[Saved data entries]

● ● ● ● ●

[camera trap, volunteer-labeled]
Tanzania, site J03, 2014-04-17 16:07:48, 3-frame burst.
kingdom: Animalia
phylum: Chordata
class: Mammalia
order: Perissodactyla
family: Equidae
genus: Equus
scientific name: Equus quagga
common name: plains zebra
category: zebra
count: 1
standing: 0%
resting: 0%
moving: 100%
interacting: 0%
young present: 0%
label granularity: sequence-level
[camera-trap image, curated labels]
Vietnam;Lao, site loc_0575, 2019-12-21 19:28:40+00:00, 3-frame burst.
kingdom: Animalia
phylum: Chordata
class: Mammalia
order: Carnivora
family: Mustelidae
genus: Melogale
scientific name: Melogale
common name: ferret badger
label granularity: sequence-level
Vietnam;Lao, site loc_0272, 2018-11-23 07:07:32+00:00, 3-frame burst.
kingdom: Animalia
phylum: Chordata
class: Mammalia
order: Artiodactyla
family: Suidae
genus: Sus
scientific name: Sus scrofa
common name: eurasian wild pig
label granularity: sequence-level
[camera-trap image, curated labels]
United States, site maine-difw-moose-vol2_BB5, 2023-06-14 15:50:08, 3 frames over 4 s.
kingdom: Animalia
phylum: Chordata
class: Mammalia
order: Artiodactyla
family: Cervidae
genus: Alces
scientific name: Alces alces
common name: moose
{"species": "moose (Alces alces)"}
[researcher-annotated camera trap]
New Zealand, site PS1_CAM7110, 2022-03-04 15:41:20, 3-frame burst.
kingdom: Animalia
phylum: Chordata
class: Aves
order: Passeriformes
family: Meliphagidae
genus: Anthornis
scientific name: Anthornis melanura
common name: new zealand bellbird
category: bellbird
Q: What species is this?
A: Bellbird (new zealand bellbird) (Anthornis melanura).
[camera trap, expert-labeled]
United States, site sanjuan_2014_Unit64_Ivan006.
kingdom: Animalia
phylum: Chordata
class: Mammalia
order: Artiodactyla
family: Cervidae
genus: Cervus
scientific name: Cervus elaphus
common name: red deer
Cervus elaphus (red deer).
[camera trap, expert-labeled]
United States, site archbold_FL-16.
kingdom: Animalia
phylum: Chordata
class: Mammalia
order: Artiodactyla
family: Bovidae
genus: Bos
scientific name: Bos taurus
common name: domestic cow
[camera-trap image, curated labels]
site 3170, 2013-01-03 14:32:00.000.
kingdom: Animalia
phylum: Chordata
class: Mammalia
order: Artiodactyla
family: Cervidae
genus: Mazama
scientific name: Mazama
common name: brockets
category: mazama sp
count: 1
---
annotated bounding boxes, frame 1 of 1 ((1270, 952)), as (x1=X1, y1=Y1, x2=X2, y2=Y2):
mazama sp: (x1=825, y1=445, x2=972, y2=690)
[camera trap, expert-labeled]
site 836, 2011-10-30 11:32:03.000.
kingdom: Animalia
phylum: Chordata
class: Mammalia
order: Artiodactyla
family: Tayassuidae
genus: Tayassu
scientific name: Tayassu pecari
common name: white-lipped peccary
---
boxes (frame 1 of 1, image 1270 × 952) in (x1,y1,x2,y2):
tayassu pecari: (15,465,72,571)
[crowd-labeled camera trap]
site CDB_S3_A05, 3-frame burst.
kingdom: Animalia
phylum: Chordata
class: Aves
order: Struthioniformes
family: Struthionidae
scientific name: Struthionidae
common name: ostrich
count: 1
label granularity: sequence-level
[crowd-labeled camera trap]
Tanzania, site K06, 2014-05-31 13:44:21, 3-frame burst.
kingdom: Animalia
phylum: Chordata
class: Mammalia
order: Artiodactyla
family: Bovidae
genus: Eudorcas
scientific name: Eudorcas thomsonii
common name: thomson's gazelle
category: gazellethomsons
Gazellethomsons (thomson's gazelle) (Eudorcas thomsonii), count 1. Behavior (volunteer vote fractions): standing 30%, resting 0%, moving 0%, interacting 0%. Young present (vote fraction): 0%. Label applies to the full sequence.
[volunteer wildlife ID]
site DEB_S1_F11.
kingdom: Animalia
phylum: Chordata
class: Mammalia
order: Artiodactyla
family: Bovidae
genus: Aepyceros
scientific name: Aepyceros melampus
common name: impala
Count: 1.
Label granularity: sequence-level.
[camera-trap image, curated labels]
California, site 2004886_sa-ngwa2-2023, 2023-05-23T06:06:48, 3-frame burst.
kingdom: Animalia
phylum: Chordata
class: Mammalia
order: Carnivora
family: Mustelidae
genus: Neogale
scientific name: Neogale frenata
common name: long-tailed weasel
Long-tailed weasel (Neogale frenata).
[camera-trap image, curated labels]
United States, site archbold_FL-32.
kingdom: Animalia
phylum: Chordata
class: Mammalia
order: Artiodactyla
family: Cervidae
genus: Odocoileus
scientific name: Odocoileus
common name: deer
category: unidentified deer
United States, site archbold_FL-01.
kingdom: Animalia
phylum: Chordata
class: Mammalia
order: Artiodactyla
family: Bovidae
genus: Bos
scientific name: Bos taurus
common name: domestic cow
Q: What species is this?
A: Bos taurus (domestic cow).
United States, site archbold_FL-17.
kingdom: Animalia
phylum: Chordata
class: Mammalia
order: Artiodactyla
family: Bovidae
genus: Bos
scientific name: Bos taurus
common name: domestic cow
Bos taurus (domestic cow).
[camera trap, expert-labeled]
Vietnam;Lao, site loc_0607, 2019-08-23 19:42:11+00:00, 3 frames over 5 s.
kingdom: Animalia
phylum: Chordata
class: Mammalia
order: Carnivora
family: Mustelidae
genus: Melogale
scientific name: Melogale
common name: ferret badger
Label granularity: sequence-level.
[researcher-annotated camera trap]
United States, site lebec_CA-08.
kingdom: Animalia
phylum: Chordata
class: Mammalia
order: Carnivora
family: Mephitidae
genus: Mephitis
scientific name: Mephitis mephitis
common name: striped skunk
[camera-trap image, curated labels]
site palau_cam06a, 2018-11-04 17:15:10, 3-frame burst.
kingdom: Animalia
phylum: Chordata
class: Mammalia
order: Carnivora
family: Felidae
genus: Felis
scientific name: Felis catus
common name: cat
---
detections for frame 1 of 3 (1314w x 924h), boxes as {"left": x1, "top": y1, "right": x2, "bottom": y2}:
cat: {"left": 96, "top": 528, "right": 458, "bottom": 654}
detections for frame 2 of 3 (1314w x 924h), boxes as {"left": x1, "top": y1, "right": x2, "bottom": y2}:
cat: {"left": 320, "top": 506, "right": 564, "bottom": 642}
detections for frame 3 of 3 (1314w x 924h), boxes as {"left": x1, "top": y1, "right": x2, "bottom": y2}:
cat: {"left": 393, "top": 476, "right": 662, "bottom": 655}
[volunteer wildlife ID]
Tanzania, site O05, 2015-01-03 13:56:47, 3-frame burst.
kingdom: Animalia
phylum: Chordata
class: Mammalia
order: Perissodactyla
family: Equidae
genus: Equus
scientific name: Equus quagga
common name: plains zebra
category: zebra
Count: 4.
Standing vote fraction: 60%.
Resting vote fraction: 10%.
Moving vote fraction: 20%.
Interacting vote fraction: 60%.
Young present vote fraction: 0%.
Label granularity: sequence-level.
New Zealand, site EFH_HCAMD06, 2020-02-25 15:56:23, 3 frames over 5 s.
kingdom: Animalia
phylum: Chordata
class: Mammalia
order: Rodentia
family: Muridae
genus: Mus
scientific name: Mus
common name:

● ● ● ● ●

Print the data above exactly.

[camera trap, volunteer-labeled]
Tanzania, site J03, 2014-04-17 16:07:48, 3-frame burst.
kingdom: Animalia
phylum: Chordata
class: Mammalia
order: Perissodactyla
family: Equidae
genus: Equus
scientific name: Equus quagga
common name: plains zebra
category: zebra
count: 1
standing: 0%
resting: 0%
moving: 100%
interacting: 0%
young present: 0%
label granularity: sequence-level
[camera-trap image, curated labels]
Vietnam;Lao, site loc_0575, 2019-12-21 19:28:40+00:00, 3-frame burst.
kingdom: Animalia
phylum: Chordata
class: Mammalia
order: Carnivora
family: Mustelidae
genus: Melogale
scientific name: Melogale
common name: ferret badger
label granularity: sequence-level
Vietnam;Lao, site loc_0272, 2018-11-23 07:07:32+00:00, 3-frame burst.
kingdom: Animalia
phylum: Chordata
class: Mammalia
order: Artiodactyla
family: Suidae
genus: Sus
scientific name: Sus scrofa
common name: eurasian wild pig
label granularity: sequence-level
[camera-trap image, curated labels]
United States, site maine-difw-moose-vol2_BB5, 2023-06-14 15:50:08, 3 frames over 4 s.
kingdom: Animalia
phylum: Chordata
class: Mammalia
order: Artiodactyla
family: Cervidae
genus: Alces
scientific name: Alces alces
common name: moose
{"species": "moose (Alces alces)"}
[researcher-annotated camera trap]
New Zealand, site PS1_CAM7110, 2022-03-04 15:41:20, 3-frame burst.
kingdom: Animalia
phylum: Chordata
class: Aves
order: Passeriformes
family: Meliphagidae
genus: Anthornis
scientific name: Anthornis melanura
common name: new zealand bellbird
category: bellbird
Q: What species is this?
A: Bellbird (new zealand bellbird) (Anthornis melanura).
[camera trap, expert-labeled]
United States, site sanjuan_2014_Unit64_Ivan006.
kingdom: Animalia
phylum: Chordata
class: Mammalia
order: Artiodactyla
family: Cervidae
genus: Cervus
scientific name: Cervus elaphus
common name: red deer
Cervus elaphus (red deer).
[camera trap, expert-labeled]
United States, site archbold_FL-16.
kingdom: Animalia
phylum: Chordata
class: Mammalia
order: Artiodactyla
family: Bovidae
genus: Bos
scientific name: Bos taurus
common name: domestic cow
[camera-trap image, curated labels]
site 3170, 2013-01-03 14:32:00.000.
kingdom: Animalia
phylum: Chordata
class: Mammalia
order: Artiodactyla
family: Cervidae
genus: Mazama
scientific name: Mazama
common name: brockets
category: mazama sp
count: 1
---
annotated bounding boxes, frame 1 of 1 ((1270, 952)), as (x1=X1, y1=Y1, x2=X2, y2=Y2):
mazama sp: (x1=825, y1=445, x2=972, y2=690)
[camera trap, expert-labeled]
site 836, 2011-10-30 11:32:03.000.
kingdom: Animalia
phylum: Chordata
class: Mammalia
order: Artiodactyla
family: Tayassuidae
genus: Tayassu
scientific name: Tayassu pecari
common name: white-lipped peccary
---
boxes (frame 1 of 1, image 1270 × 952) in (x1,y1,x2,y2):
tayassu pecari: (15,465,72,571)
[crowd-labeled camera trap]
site CDB_S3_A05, 3-frame burst.
kingdom: Animalia
phylum: Chordata
class: Aves
order: Struthioniformes
family: Struthionidae
scientific name: Struthionidae
common name: ostrich
count: 1
label granularity: sequence-level
[crowd-labeled camera trap]
Tanzania, site K06, 2014-05-31 13:44:21, 3-frame burst.
kingdom: Animalia
phylum: Chordata
class: Mammalia
order: Artiodactyla
family: Bovidae
genus: Eudorcas
scientific name: Eudorcas thomsonii
common name: thomson's gazelle
category: gazellethomsons
Gazellethomsons (thomson's gazelle) (Eudorcas thomsonii), count 1. Behavior (volunteer vote fractions): standing 30%, resting 0%, moving 0%, interacting 0%. Young present (vote fraction): 0%. Label applies to the full sequence.
[volunteer wildlife ID]
site DEB_S1_F11.
kingdom: Animalia
phylum: Chordata
class: Mammalia
order: Artiodactyla
family: Bovidae
genus: Aepyceros
scientific name: Aepyceros melampus
common name: impala
Count: 1.
Label granularity: sequence-level.
[camera-trap image, curated labels]
California, site 2004886_sa-ngwa2-2023, 2023-05-23T06:06:48, 3-frame burst.
kingdom: Animalia
phylum: Chordata
class: Mammalia
order: Carnivora
family: Mustelidae
genus: Neogale
scientific name: Neogale frenata
common name: long-tailed weasel
Long-tailed weasel (Neogale frenata).
[camera-trap image, curated labels]
United States, site archbold_FL-32.
kingdom: Animalia
phylum: Chordata
class: Mammalia
order: Artiodactyla
family: Cervidae
genus: Odocoileus
scientific name: Odocoileus
common name: deer
category: unidentified deer
United States, site archbold_FL-01.
kingdom: Animalia
phylum: Chordata
class: Mammalia
order: Artiodactyla
family: Bovidae
genus: Bos
scientific name: Bos taurus
common name: domestic cow
Q: What species is this?
A: Bos taurus (domestic cow).
United States, site archbold_FL-17.
kingdom: Animalia
phylum: Chordata
class: Mammalia
order: Artiodactyla
family: Bovidae
genus: Bos
scientific name: Bos taurus
common name: domestic cow
Bos taurus (domestic cow).
[camera trap, expert-labeled]
Vietnam;Lao, site loc_0607, 2019-08-23 19:42:11+00:00, 3 frames over 5 s.
kingdom: Animalia
phylum: Chordata
class: Mammalia
order: Carnivora
family: Mustelidae
genus: Melogale
scientific name: Melogale
common name: ferret badger
Label granularity: sequence-level.
[researcher-annotated camera trap]
United States, site lebec_CA-08.
kingdom: Animalia
phylum: Chordata
class: Mammalia
order: Carnivora
family: Mephitidae
genus: Mephitis
scientific name: Mephitis mephitis
common name: striped skunk
[camera-trap image, curated labels]
site palau_cam06a, 2018-11-04 17:15:10, 3-frame burst.
kingdom: Animalia
phylum: Chordata
class: Mammalia
order: Carnivora
family: Felidae
genus: Felis
scientific name: Felis catus
common name: cat
---
detections for frame 1 of 3 (1314w x 924h), boxes as {"left": x1, "top": y1, "right": x2, "bottom": y2}:
cat: {"left": 96, "top": 528, "right": 458, "bottom": 654}
detections for frame 2 of 3 (1314w x 924h), boxes as {"left": x1, "top": y1, "right": x2, "bottom": y2}:
cat: {"left": 320, "top": 506, "right": 564, "bottom": 642}
detections for frame 3 of 3 (1314w x 924h), boxes as {"left": x1, "top": y1, "right": x2, "bottom": y2}:
cat: {"left": 393, "top": 476, "right": 662, "bottom": 655}
[volunteer wildlife ID]
Tanzania, site O05, 2015-01-03 13:56:47, 3-frame burst.
kingdom: Animalia
phylum: Chordata
class: Mammalia
order: Perissodactyla
family: Equidae
genus: Equus
scientific name: Equus quagga
common name: plains zebra
category: zebra
Count: 4.
Standing vote fraction: 60%.
Resting vote fraction: 10%.
Moving vote fraction: 20%.
Interacting vote fraction: 60%.
Young present vote fraction: 0%.
Label granularity: sequence-level.
New Zealand, site EFH_HCAMD06, 2020-02-25 15:56:23, 3 frames over 5 s.
kingdom: Animalia
phylum: Chordata
class: Mammalia
order: Rodentia
family: Muridae
genus: Mus
scientific name: Mus
common name:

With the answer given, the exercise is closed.